*** RECORDS PROVIDED Section Begins ***
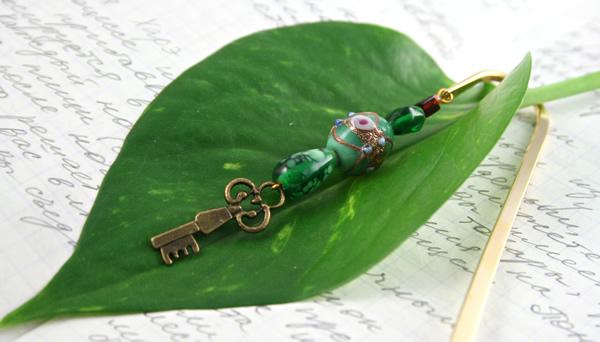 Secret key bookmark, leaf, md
*** RECORDS PROVIDED Section Ends ***
*** RECORDS PROVIDED Section Begins ***
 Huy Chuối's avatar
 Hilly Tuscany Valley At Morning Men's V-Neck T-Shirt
*** RECORDS PROVIDED Section Ends ***
REQUIRED ACTION: Could you repeat exactly the lines in the listing above from the one with "Huy Chuối's avatar" down to the one with "Hilly Tuscany Valley"? Include both of those lines.

RESPONSE TO THIS EXERCISE:
 Huy Chuối's avatar
 Hilly Tuscany Valley At Morning Men's V-Neck T-Shirt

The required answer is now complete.